:: Material for this task
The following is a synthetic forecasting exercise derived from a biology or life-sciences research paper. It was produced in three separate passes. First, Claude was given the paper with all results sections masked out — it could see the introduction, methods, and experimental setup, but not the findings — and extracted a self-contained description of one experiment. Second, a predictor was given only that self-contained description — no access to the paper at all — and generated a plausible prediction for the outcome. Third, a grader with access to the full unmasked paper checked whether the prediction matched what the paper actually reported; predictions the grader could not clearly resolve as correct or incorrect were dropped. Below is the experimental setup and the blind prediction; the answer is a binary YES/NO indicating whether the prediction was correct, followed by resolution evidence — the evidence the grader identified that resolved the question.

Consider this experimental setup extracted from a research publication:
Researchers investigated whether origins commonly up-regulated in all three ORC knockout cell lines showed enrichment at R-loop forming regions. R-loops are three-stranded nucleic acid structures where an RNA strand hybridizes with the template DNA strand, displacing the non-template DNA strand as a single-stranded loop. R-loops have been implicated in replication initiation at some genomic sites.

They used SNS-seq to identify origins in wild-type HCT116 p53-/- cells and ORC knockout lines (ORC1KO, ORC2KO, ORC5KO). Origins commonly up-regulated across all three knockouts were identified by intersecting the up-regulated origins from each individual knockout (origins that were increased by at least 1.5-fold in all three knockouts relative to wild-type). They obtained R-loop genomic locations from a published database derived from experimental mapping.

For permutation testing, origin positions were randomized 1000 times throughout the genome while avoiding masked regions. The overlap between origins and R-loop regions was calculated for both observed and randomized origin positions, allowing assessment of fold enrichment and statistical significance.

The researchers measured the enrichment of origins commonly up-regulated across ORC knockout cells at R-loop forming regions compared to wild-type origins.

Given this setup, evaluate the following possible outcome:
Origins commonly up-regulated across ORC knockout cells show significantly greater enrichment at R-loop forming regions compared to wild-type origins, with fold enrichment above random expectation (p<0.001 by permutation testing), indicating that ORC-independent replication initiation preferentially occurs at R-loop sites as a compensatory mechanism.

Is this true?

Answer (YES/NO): NO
::::
** Aim of the task **
Set down the lines of the records exactly, from the first one through the line containing "They used SNS-seq", and add nothing else.

** Expected output **
The following is a synthetic forecasting exercise derived from a biology or life-sciences research paper. It was produced in three separate passes. First, Claude was given the paper with all results sections masked out — it could see the introduction, methods, and experimental setup, but not the findings — and extracted a self-contained description of one experiment. Second, a predictor was given only that self-contained description — no access to the paper at all — and generated a plausible prediction for the outcome. Third, a grader with access to the full unmasked paper checked whether the prediction matched what the paper actually reported; predictions the grader could not clearly resolve as correct or incorrect were dropped. Below is the experimental setup and the blind prediction; the answer is a binary YES/NO indicating whether the prediction was correct, followed by resolution evidence — the evidence the grader identified that resolved the question.

Consider this experimental setup extracted from a research publication:
Researchers investigated whether origins commonly up-regulated in all three ORC knockout cell lines showed enrichment at R-loop forming regions. R-loops are three-stranded nucleic acid structures where an RNA strand hybridizes with the template DNA strand, displacing the non-template DNA strand as a single-stranded loop. R-loops have been implicated in replication initiation at some genomic sites.

They used SNS-seq to identify origins in wild-type HCT116 p53-/- cells and ORC knockout lines (ORC1KO, ORC2KO, ORC5KO). Origins commonly up-regulated across all three knockouts were identified by intersecting the up-regulated origins from each individual knockout (origins that were increased by at least 1.5-fold in all three knockouts relative to wild-type). They obtained R-loop genomic locations from a published database derived from experimental mapping.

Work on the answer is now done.